Semimetal and Topological Insulator in Perovskite Iridates

TL;DR

This paper investigates the electronic phases of perovskite iridates, revealing how structural and spin-orbit effects lead to metallic, topological insulator, and band insulator states, and proposes new candidate materials.

Contribution

It constructs a tight-binding model for SrIrO3, explaining its metallic state and topological phase transitions, and suggests new layered iridate compounds as topological insulators.

Findings

SrIrO3 has a line node in its band structure that suppresses magnetic ordering.

Introducing a staggered potential induces a transition from a line node to nodal points and then to topological insulator phases.

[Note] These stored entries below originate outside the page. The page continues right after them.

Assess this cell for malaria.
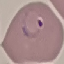

It is parasitized.

Thin blood film. Cell patch, automatically extracted from a larger field of view and resized to 64 × 64 pixels. Giemsa-stained preparation. Photographed with a smartphone camera at the microscope eyepiece.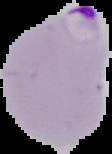
malaria status = parasitized
image size = 112×154 pixels
image type = segmented cell region with the area outside set to black
preparation = thin blood film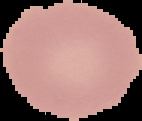

Summary:
  - Image size: 142×121 pixels
  - Malaria status: uninfected
  - Image type: segmented cell region on a black background
  - Preparation: thin blood filmReport the malaria status of this cell.
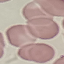
It is uninfected.

Summary:
  - Stain: Giemsa
  - Capture: smartphone through the microscope eyepiece
  - Image type: automatically extracted cell patch, resized to 64 × 64 pixels
  - Preparation: thin blood smearState which parasite is depicted.
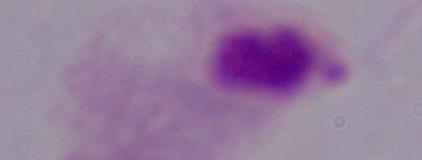
This is a trichomonad.

Photomicrograph. 1000x magnification.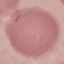

malaria status = uninfected
stain = Giemsa
preparation = thin smear
image type = automatically extracted cell patch, resized to 64 × 64 pixels
capture = smartphone through the microscope eyepieceLocate every Plasmodium parasite.
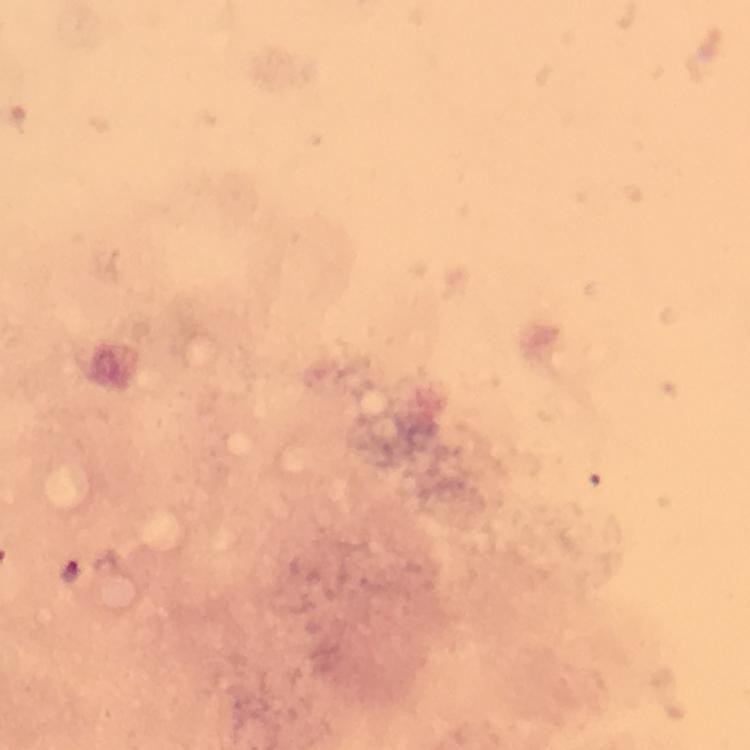
Approximate object centers, in pixels from the top-left corner.
Plasmodium parasites: (x=70, y=571).

Summary:
  - Immersion oil: used
  - Magnification: 100x
  - Stain: Giemsa
  - Image size: 750×750 pixels
  - Capture: smartphone mounted on the microscope
  - Cropped from: a single field of view
  - Context: from a malaria diagnostic workup
  - Preparation: thick blood film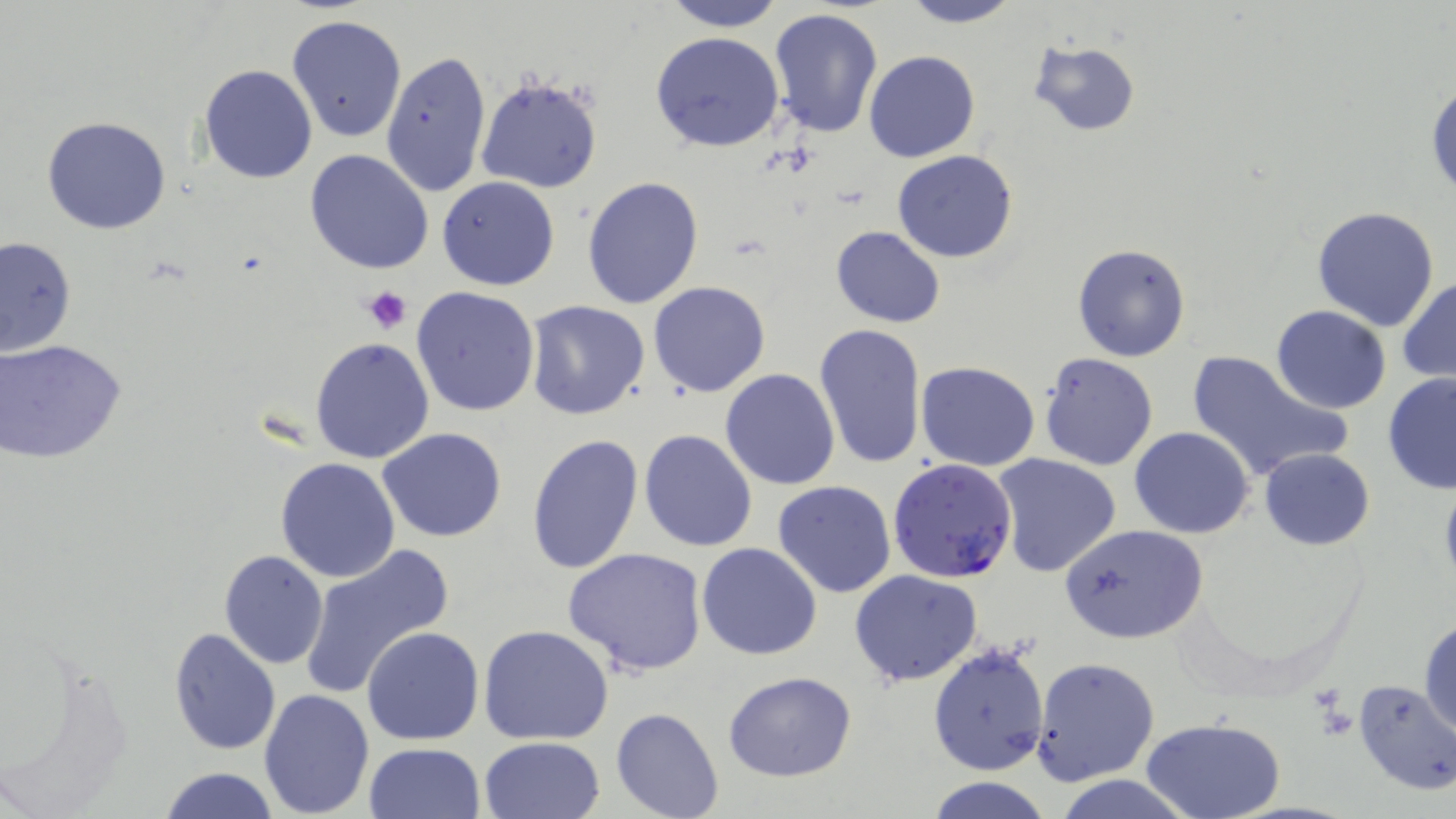 Approximate bounding boxes as named x1/y1/x2/y2 corners in pixels. Uninfected red blood cell locations: (x1=660, y1=0, x2=787, y2=31), (x1=897, y1=0, x2=1023, y2=28), (x1=767, y1=7, x2=883, y2=139), (x1=288, y1=16, x2=407, y2=142), (x1=651, y1=31, x2=784, y2=153), (x1=1027, y1=38, x2=1140, y2=135), (x1=380, y1=49, x2=491, y2=198), (x1=864, y1=50, x2=981, y2=163), (x1=198, y1=63, x2=317, y2=183), (x1=476, y1=73, x2=603, y2=195), (x1=1426, y1=81, x2=1456, y2=200), (x1=42, y1=116, x2=172, y2=235), (x1=305, y1=150, x2=434, y2=276), (x1=892, y1=150, x2=1019, y2=262), (x1=437, y1=176, x2=560, y2=290), (x1=581, y1=176, x2=704, y2=309), (x1=1311, y1=206, x2=1440, y2=331), (x1=830, y1=228, x2=945, y2=327), (x1=0, y1=236, x2=75, y2=356), (x1=1072, y1=243, x2=1191, y2=361), (x1=1398, y1=278, x2=1456, y2=384), (x1=648, y1=280, x2=770, y2=397), (x1=411, y1=285, x2=541, y2=417), (x1=525, y1=301, x2=650, y2=420), (x1=1271, y1=306, x2=1393, y2=414), (x1=813, y1=323, x2=925, y2=472), (x1=311, y1=338, x2=434, y2=464), (x1=0, y1=341, x2=127, y2=464), (x1=1186, y1=350, x2=1351, y2=484), (x1=1040, y1=353, x2=1160, y2=472), (x1=916, y1=360, x2=1040, y2=470), (x1=720, y1=368, x2=841, y2=490), (x1=1381, y1=373, x2=1456, y2=493), (x1=378, y1=427, x2=507, y2=544), (x1=1129, y1=427, x2=1254, y2=538), (x1=639, y1=429, x2=758, y2=552), (x1=527, y1=434, x2=644, y2=578), (x1=1259, y1=448, x2=1374, y2=550), (x1=992, y1=453, x2=1123, y2=578), (x1=275, y1=457, x2=402, y2=583), (x1=772, y1=481, x2=897, y2=598), (x1=1062, y1=524, x2=1208, y2=645), (x1=696, y1=543, x2=822, y2=660), (x1=299, y1=544, x2=454, y2=697), (x1=563, y1=547, x2=708, y2=676), (x1=218, y1=549, x2=329, y2=670), (x1=849, y1=569, x2=984, y2=687), (x1=1420, y1=618, x2=1455, y2=737), (x1=478, y1=624, x2=613, y2=745), (x1=362, y1=626, x2=484, y2=746), (x1=168, y1=627, x2=281, y2=755), (x1=927, y1=643, x2=1050, y2=776), (x1=1031, y1=656, x2=1160, y2=786), (x1=722, y1=671, x2=857, y2=781), (x1=1352, y1=680, x2=1456, y2=795), (x1=259, y1=688, x2=375, y2=816), (x1=610, y1=706, x2=724, y2=819), (x1=1142, y1=718, x2=1284, y2=819), (x1=477, y1=736, x2=606, y2=819), (x1=365, y1=742, x2=486, y2=819), (x1=160, y1=767, x2=279, y2=819), (x1=928, y1=777, x2=1052, y2=819). Platelet locations: (x1=363, y1=287, x2=413, y2=334). Plasmodium falciparum-infected red blood cell locations: (x1=886, y1=458, x2=1018, y2=584). Slide-level diagnosis: Plasmodium falciparum. 1000x magnification. Light microscopy. May-Grünwald-Giemsa-stained preparation. Image is 1456×819 pixels. Thin blood smear. Single field of view.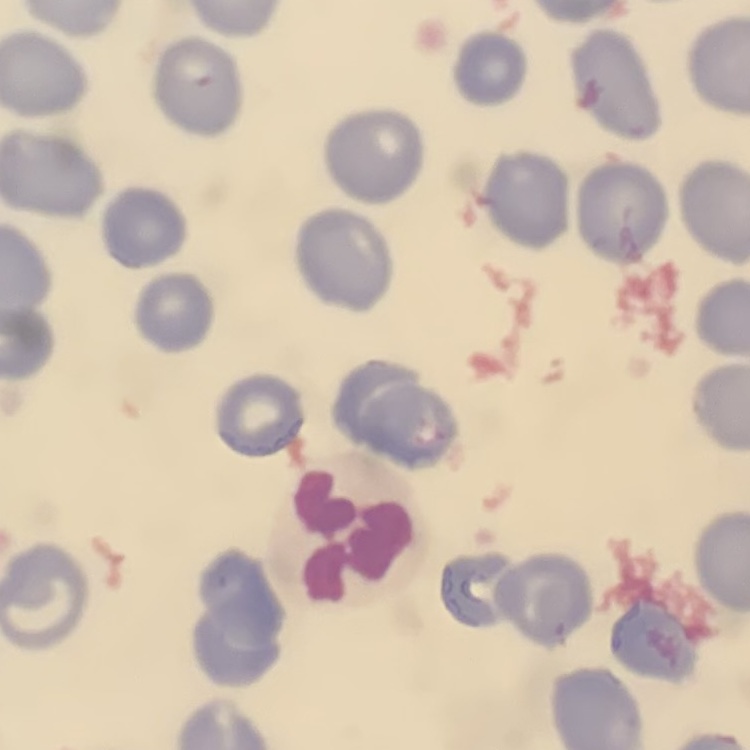

Summary:
  - Erythrocyte morphology: no rouleaux formation
  - Stain: Field's or Giemsa
  - Image type: square crop of a larger photomicrograph
  - Preparation: thin blood smear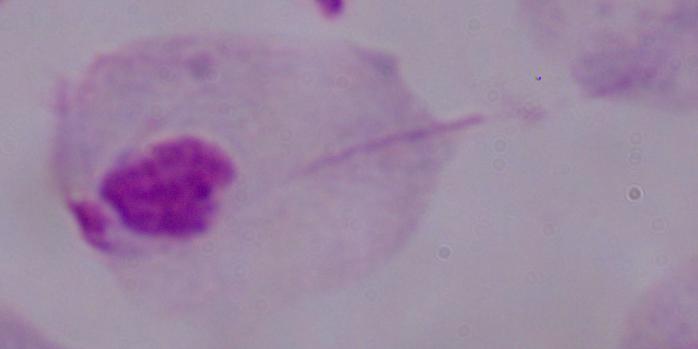

modality = photomicrograph
identification = trichomonad
magnification = 1000x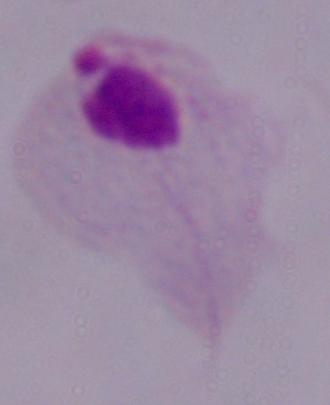 Photomicrograph. 1000x magnification. A trichomonad is shown.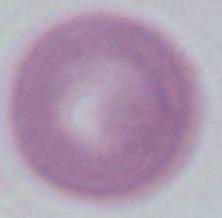

Summary:
  - Modality: micrograph
  - Identification: erythrocyte
  - Magnification: 1000x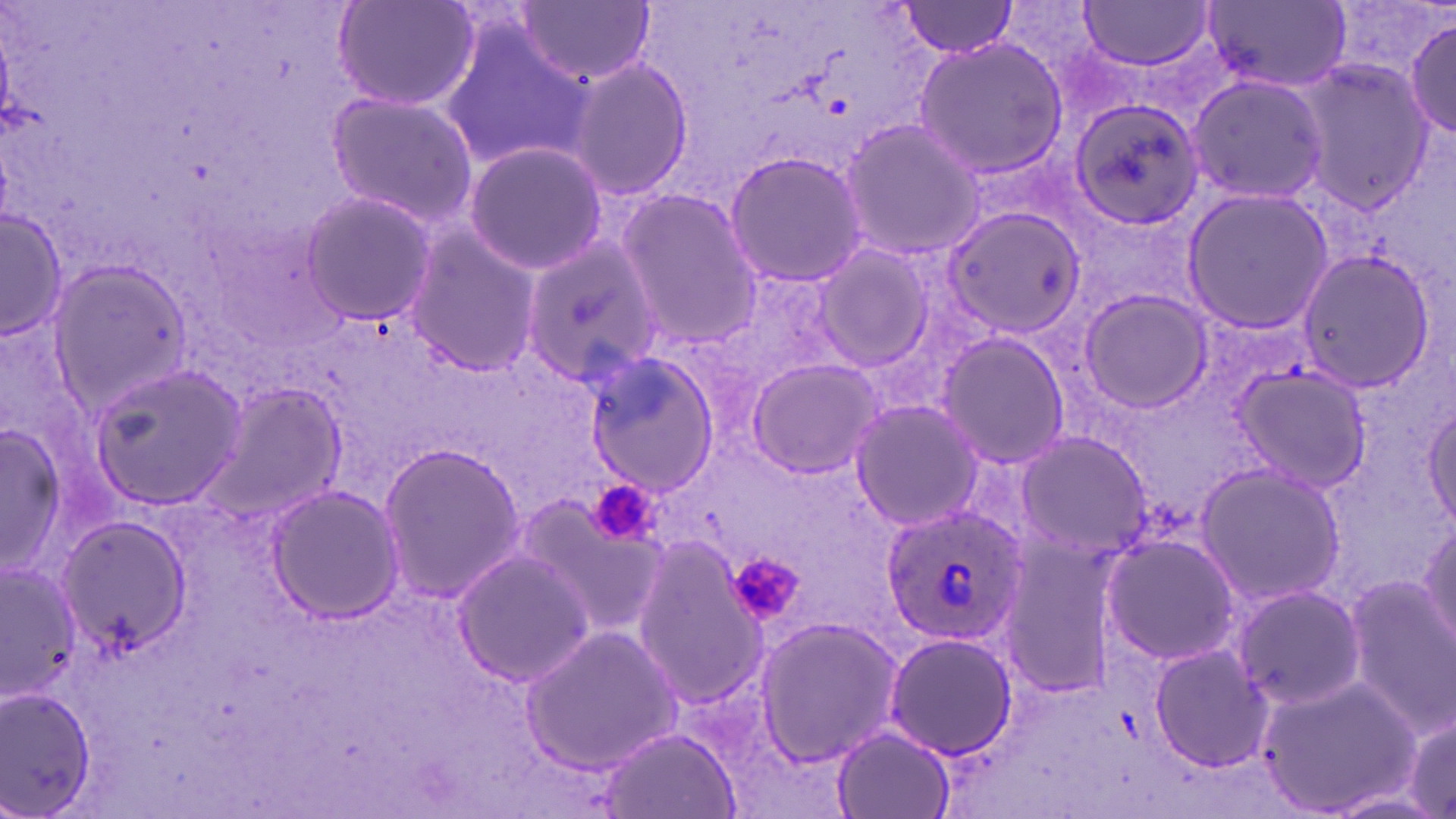
Approximate bounding boxes as (x1,y1)-(x2,y2) corner pairs in pixels. Uninfected red blood cell locations: (334,0)-(480,113), (518,1)-(655,86), (1202,1)-(1352,93), (897,2)-(1023,56), (1076,2)-(1218,71), (1405,18)-(1456,139), (440,20)-(593,169), (913,36)-(1070,179), (567,54)-(692,205), (1290,57)-(1436,216), (1186,72)-(1329,205), (322,89)-(480,227), (1066,97)-(1207,231), (839,118)-(983,260), (461,140)-(607,275), (724,149)-(869,287), (1178,186)-(1334,334), (619,187)-(763,349), (298,191)-(439,325), (941,205)-(1085,338), (1,208)-(66,342), (404,227)-(539,377), (524,239)-(661,381), (810,242)-(939,371), (1294,247)-(1438,395), (48,255)-(193,408), (1077,288)-(1212,416), (934,330)-(1071,470), (583,349)-(720,497), (745,356)-(884,479), (87,361)-(249,511), (1230,362)-(1368,494), (199,382)-(348,530), (850,399)-(986,532), (1423,399)-(1456,531), (0,418)-(72,582), (1012,429)-(1151,563), (376,440)-(526,603), (1194,461)-(1346,609), (265,484)-(408,624), (511,487)-(667,638), (57,513)-(191,654), (1417,516)-(1455,658), (1101,532)-(1244,666), (994,535)-(1123,697), (630,539)-(771,703), (451,547)-(595,688), (1,561)-(83,699), (1345,572)-(1455,735), (1227,582)-(1364,711), (753,616)-(904,769), (521,623)-(681,775), (884,631)-(1020,760), (1147,640)-(1276,776), (1260,672)-(1418,819), (0,684)-(101,819), (1393,700)-(1456,819), (597,726)-(741,818), (831,726)-(955,819). Platelet locations: (593,484)-(662,540), (726,551)-(807,627). Plasmodium ovale-infected red blood cell locations: (882,506)-(1028,647). Slide-level diagnosis: Plasmodium ovale. May-Grünwald-Giemsa-stained preparation. Captured at 1000x magnification. Light microscopy. One field of a larger specimen. Thin blood smear. Image is 1456×819 pixels.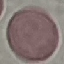

Summary:
  - Malaria status: uninfected
  - Image type: cell patch, automatically extracted from a larger field of view and resized to 64 × 64 pixels
  - Stain: Giemsa
  - Capture: smartphone through the microscope eyepiece
  - Preparation: thin blood smear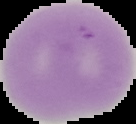
Summary:
  - Preparation: thin blood film
  - Result: negative for Plasmodium parasites
  - Image size: 136×124 pixels
  - Image type: segmented cell region on a black backgroundState the blood parasite species.
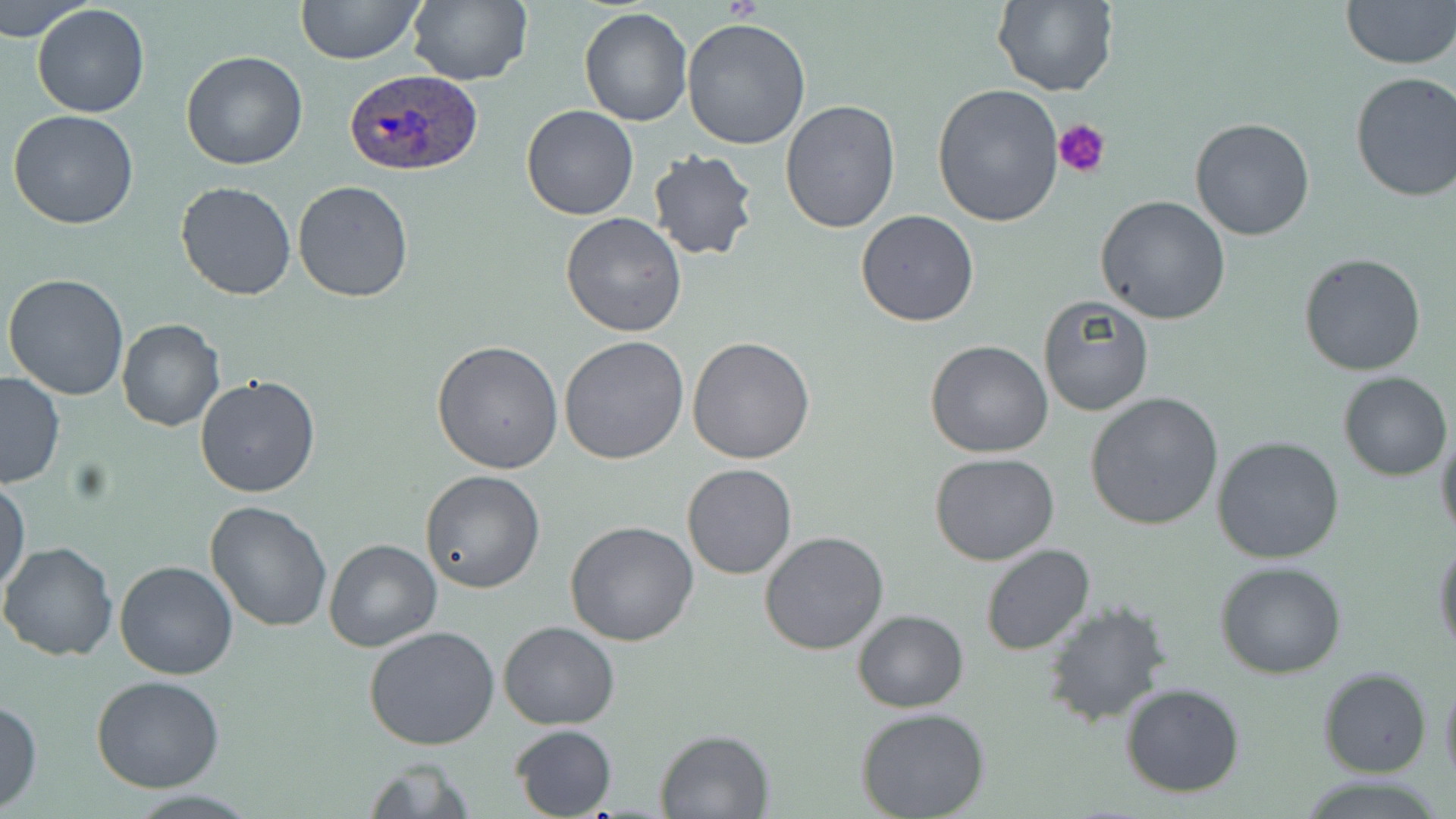

Plasmodium ovale.

Approximate bounding boxes as named x1/y1/x2/y2 corners in pixels. Platelet locations: (x1=1054, y1=119, x2=1113, y2=179). Plasmodium ovale-infected red blood cell locations: (x1=342, y1=68, x2=482, y2=179). Uninfected red blood cell locations: (x1=1, y1=0, x2=92, y2=40), (x1=295, y1=0, x2=423, y2=64), (x1=406, y1=0, x2=531, y2=85), (x1=991, y1=0, x2=1117, y2=96), (x1=1340, y1=0, x2=1454, y2=69), (x1=32, y1=2, x2=151, y2=118), (x1=579, y1=8, x2=694, y2=127), (x1=681, y1=18, x2=810, y2=149), (x1=180, y1=49, x2=309, y2=170), (x1=1349, y1=71, x2=1456, y2=203), (x1=931, y1=83, x2=1063, y2=228), (x1=780, y1=98, x2=901, y2=233), (x1=520, y1=104, x2=638, y2=220), (x1=8, y1=109, x2=140, y2=229), (x1=1190, y1=117, x2=1314, y2=242), (x1=645, y1=150, x2=760, y2=261), (x1=174, y1=180, x2=298, y2=301), (x1=293, y1=181, x2=415, y2=302), (x1=1095, y1=195, x2=1231, y2=324), (x1=857, y1=211, x2=979, y2=328), (x1=560, y1=213, x2=688, y2=338), (x1=1298, y1=251, x2=1427, y2=375), (x1=3, y1=274, x2=130, y2=400), (x1=1037, y1=295, x2=1154, y2=417), (x1=117, y1=319, x2=225, y2=434), (x1=687, y1=335, x2=816, y2=464), (x1=559, y1=336, x2=690, y2=466), (x1=432, y1=340, x2=564, y2=474), (x1=926, y1=340, x2=1054, y2=458), (x1=1337, y1=372, x2=1451, y2=480), (x1=0, y1=373, x2=66, y2=488), (x1=195, y1=376, x2=322, y2=499), (x1=1084, y1=392, x2=1224, y2=530), (x1=1436, y1=430, x2=1456, y2=547), (x1=1212, y1=436, x2=1345, y2=564), (x1=930, y1=452, x2=1059, y2=565), (x1=682, y1=464, x2=797, y2=580), (x1=421, y1=470, x2=545, y2=593), (x1=0, y1=477, x2=29, y2=595), (x1=204, y1=500, x2=333, y2=632), (x1=564, y1=520, x2=699, y2=647), (x1=759, y1=531, x2=888, y2=655), (x1=1432, y1=537, x2=1455, y2=659), (x1=324, y1=538, x2=442, y2=652), (x1=0, y1=541, x2=120, y2=661), (x1=980, y1=544, x2=1097, y2=657), (x1=115, y1=559, x2=238, y2=681), (x1=1215, y1=560, x2=1347, y2=679), (x1=1041, y1=602, x2=1172, y2=727), (x1=852, y1=609, x2=969, y2=712), (x1=499, y1=620, x2=619, y2=729), (x1=364, y1=626, x2=501, y2=750), (x1=1318, y1=667, x2=1432, y2=778), (x1=1439, y1=670, x2=1456, y2=793), (x1=91, y1=675, x2=225, y2=791), (x1=1120, y1=682, x2=1245, y2=798), (x1=0, y1=698, x2=43, y2=812), (x1=857, y1=709, x2=990, y2=819), (x1=510, y1=724, x2=618, y2=818), (x1=655, y1=729, x2=773, y2=817), (x1=356, y1=759, x2=478, y2=817). One field of a larger specimen. Optical microscopy. Thin blood smear. Captured at 1000x magnification. May-Grünwald-Giemsa-stained preparation. Image is 1456×819 pixels.Comment on the morphology of the erythrocytes.
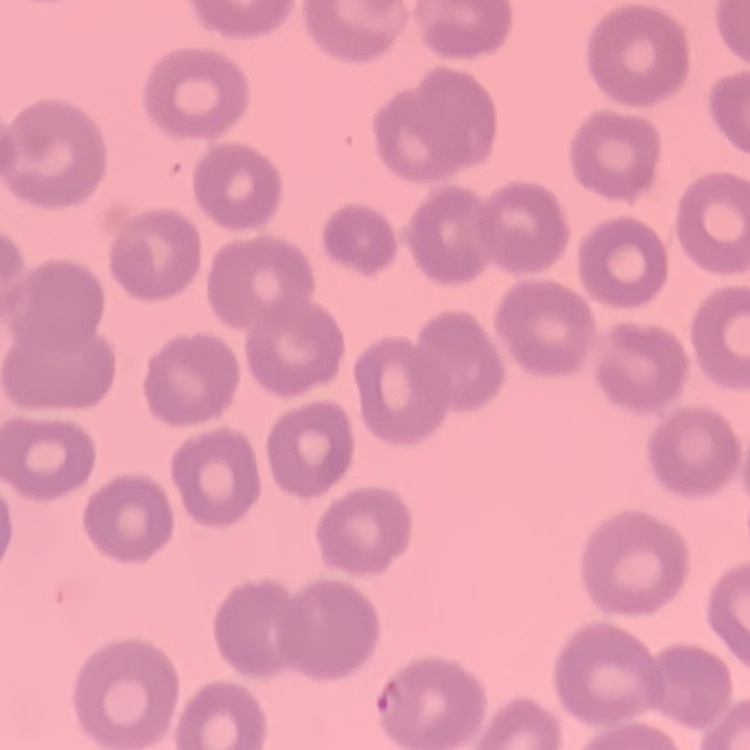
They show no rouleaux formation.

{
  "image_type": "square crop of a larger photomicrograph",
  "preparation": "thin blood film",
  "stain": "Field's or Giemsa"
}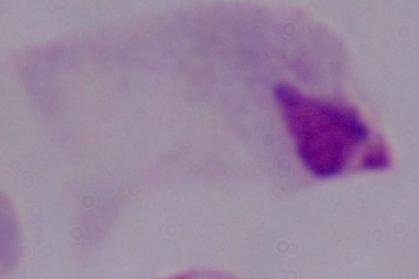
magnification = 1000x
identification = trichomonad
modality = photomicrograph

Materials like Sr2IrRhO6 are potential strong topological insulators.

Abstract

The two-dimensional layered perovskite Sr2IrO4 was proposed to be a spin-orbit Mott insulator, where the effect of Hubbard interaction is amplified on a narrow J_{eff} = 1/2 band due to strong spin-orbit coupling. On the other hand, the three-dimensional orthorhombic perovskite (Pbnm) SrIrO3 remains metallic. To understand the physical origin of the metallic state and possible transitions to insulating phases, we construct a tight-binding model for SrIrO3. The band structure possesses a line node made of J_{eff} = 1/2 bands below the Fermi level. As a consequence, instability towards magnetic ordering is suppressed and the system remains metallic. This line node, originating from the underlying crystal structure, turns into a pair of three-dimensional nodal points on the introduction of a staggered potential or spin-orbit coupling strength between alternating layers. Increasing this potential beyond a critical strength induces a transition to a strong topological insulator, followed by another transition to a normal band insulator. We propose that materials constructed with alternating Ir- and Rh-oxide layers along the (001) direction, such as Sr2IrRhO6, are candidates for a strong topological insulator.